Auxiliary data model. This consists of smaller tables which do allow updates, inserts, and deletes provided that integrity to the other models is not impinged. In a financial application this might be things like customer or vendor data, employee data, and the like.
I have a website backed by a relational database comprised of the usual e-commerce related tables (Order, OrderItem, ShoppingCart, CreditCard, Payment, Customer, Address, etc...).
The stored proc. which returns order history is painfully slow due to the amount of data + the numerous joins which must occur, and depending on the search parameters it sometimes times out (despite the indexing that is in place).
The DB schema is pretty well normalized and I believe I can achieve better performance by moving toward something like a data warehouse. DW projects aren't trivial and then there's the issue of keeping the data in sync so I was wondering if anyone knows of a shortcut. Perhaps an out-of the box solution that will create the DW schema and keep the data in sync (via triggers perhaps). I've heard of Lucene but it seems geared more toward text searches and document management. Does anyone have other suggestions?
How big is your database?
There's not really any shortcuts, but dimensional modelling is really NOT that hard.
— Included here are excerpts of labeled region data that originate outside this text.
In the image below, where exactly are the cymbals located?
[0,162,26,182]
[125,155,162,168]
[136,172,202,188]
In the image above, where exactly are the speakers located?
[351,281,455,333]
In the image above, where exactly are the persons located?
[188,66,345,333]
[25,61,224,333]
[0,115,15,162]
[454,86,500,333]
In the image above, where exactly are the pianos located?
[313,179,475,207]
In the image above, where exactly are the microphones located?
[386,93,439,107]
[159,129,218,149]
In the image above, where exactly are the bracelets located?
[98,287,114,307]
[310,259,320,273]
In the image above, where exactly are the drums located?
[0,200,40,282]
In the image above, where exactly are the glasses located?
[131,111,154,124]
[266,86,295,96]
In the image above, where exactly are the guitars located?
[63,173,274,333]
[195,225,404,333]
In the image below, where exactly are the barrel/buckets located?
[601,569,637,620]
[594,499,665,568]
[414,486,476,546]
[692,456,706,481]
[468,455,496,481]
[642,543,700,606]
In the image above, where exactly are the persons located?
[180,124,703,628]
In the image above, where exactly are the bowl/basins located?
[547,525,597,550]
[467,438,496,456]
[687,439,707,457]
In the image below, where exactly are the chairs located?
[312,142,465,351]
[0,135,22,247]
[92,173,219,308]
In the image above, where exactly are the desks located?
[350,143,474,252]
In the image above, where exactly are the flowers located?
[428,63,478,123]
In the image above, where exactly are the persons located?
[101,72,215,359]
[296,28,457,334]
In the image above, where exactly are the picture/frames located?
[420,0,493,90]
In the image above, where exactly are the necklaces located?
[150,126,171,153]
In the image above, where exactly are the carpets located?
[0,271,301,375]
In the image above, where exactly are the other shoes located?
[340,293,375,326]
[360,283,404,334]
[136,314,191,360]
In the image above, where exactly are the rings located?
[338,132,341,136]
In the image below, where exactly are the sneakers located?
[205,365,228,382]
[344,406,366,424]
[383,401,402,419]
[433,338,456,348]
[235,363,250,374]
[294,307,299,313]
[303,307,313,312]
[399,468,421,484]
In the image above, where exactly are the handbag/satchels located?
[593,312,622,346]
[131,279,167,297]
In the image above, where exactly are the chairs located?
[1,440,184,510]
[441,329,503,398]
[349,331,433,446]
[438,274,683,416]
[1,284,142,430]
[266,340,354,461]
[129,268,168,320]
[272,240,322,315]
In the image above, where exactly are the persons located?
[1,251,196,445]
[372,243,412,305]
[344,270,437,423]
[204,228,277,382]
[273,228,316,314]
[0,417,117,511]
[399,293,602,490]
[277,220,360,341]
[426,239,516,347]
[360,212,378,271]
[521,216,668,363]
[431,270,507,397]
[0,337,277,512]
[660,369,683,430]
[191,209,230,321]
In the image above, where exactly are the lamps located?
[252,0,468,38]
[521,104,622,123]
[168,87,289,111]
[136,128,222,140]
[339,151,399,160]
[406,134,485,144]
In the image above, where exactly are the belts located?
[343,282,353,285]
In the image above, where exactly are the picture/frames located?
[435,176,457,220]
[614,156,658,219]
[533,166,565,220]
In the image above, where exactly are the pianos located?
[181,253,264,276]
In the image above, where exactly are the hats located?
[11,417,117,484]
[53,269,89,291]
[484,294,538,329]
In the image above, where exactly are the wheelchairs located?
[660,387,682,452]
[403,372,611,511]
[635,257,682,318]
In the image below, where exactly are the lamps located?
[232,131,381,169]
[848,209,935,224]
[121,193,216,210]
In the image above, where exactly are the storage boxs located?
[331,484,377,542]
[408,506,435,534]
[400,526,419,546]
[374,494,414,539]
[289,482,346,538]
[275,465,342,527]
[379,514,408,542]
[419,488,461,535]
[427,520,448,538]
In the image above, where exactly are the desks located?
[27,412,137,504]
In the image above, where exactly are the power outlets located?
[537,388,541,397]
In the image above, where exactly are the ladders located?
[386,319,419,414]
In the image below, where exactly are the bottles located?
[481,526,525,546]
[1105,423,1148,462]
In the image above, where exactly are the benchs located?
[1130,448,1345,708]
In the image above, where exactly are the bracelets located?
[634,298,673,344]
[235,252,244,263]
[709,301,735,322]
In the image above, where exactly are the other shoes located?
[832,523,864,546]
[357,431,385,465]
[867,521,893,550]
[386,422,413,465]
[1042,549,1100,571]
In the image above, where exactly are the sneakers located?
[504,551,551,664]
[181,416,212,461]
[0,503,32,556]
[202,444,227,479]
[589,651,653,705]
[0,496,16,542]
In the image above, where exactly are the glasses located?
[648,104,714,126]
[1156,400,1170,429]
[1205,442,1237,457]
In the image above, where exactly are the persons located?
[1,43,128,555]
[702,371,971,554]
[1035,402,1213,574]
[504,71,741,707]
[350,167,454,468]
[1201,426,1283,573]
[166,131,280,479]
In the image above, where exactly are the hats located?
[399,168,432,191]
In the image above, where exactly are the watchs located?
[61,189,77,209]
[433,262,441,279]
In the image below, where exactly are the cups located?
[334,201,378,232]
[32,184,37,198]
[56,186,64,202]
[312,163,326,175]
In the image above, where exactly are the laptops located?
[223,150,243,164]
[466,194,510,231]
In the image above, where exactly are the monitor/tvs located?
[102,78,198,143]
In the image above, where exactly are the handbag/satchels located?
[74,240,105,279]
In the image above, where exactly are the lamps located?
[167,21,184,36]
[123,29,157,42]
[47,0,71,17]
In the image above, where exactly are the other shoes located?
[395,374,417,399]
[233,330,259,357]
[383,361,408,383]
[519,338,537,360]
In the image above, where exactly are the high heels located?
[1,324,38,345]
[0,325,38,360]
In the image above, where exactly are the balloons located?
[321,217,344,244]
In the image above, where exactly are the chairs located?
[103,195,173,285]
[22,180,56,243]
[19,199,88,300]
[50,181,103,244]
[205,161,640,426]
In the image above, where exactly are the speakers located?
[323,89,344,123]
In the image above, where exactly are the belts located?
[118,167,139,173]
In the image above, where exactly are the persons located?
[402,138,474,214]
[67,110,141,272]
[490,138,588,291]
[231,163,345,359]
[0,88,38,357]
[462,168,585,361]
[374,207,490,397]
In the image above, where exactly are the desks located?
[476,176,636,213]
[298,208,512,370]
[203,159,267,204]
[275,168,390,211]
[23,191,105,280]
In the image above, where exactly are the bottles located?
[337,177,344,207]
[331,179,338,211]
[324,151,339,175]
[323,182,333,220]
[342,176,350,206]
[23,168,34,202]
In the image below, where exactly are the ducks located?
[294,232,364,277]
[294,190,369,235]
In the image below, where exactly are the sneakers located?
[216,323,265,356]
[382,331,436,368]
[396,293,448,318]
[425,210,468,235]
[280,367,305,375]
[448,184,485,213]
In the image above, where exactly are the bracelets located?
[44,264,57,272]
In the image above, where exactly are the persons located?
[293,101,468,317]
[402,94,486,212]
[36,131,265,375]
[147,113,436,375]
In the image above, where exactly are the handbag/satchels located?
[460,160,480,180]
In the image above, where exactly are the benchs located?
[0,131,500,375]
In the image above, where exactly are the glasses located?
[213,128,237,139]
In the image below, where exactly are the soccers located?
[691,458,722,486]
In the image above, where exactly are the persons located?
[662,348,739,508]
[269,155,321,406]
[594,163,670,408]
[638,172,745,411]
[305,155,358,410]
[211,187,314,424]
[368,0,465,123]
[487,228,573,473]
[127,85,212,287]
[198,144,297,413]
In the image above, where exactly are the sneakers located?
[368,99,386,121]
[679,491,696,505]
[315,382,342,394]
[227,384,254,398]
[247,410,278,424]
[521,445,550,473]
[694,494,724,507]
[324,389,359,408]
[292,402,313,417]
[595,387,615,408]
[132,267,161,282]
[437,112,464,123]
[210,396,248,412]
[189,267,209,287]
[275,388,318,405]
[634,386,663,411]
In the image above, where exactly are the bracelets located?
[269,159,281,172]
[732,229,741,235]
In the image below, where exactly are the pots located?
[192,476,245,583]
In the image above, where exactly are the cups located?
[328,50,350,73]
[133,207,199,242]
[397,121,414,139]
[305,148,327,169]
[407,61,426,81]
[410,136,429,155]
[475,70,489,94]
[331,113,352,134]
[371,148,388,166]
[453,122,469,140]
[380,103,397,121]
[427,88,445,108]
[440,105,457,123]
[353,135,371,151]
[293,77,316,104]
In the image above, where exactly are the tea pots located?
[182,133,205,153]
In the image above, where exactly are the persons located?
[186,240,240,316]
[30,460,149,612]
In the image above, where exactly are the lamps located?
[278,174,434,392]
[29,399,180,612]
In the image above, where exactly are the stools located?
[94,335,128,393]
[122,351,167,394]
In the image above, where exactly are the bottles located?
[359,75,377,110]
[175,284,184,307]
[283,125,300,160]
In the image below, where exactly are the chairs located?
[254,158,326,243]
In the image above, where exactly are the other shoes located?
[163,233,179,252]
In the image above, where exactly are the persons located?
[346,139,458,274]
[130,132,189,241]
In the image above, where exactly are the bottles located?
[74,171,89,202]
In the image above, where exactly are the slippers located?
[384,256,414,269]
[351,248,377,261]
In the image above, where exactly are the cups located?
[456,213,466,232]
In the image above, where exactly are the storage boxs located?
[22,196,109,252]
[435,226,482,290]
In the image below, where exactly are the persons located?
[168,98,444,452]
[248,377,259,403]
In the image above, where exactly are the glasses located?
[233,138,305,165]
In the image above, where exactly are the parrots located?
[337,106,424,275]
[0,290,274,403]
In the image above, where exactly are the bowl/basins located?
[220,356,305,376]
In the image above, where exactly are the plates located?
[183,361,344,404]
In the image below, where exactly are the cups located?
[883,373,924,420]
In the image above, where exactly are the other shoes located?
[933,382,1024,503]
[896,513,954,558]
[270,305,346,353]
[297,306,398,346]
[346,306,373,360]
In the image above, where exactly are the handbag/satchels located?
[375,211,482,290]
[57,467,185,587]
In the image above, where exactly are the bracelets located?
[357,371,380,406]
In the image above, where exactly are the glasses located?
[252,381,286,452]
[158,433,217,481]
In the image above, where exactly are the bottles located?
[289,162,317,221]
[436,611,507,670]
You first determine a grain and then need to identify your facts and the dimensions associated with the facts. Then you divide the dimensions into tables which allow you to have the dimensions only grow slowly over time. The choice of dimensions is completely practical and based on the data behavior.
I recommend you have a look at Kimball's books.
For a database of a few GB, it's certainly possible to update a reporting database from scratch several times a day (no history, just repopulating from a 3NF for a different model of the same data). There are certain realtime data warehousing techniques which just apply changes continuously throughout the day.
So while DW projects might not be trivial, the denormalization techniques are very approachable and usable without necessarily building a complete time-invariant data warehouse.
Materialized Views are what you might use in Oracle. They give you the "keeping the data in sync" feature you are looking for combined with fast access of aggregate data. Since you didn't mention any specifics (platform, server specs, number of rows, number of hits/second, etc) of your platform, I can't really help much more than that.
Of course, we are assuming you've already checked that all your SQL is written properly and optimally, that your indexing is correct, that you are properly using caching in all levels of your app, that your DB server has enough RAM, fast hard drives, etc.
Also, have you considered denormalizing your schema, just enough to serve up your most common queries faster? that's better than implementing an entire data warehouse, which might not even be what you want anyway. Usually a data warehouse is for reporting purposes, not for serving interactive apps.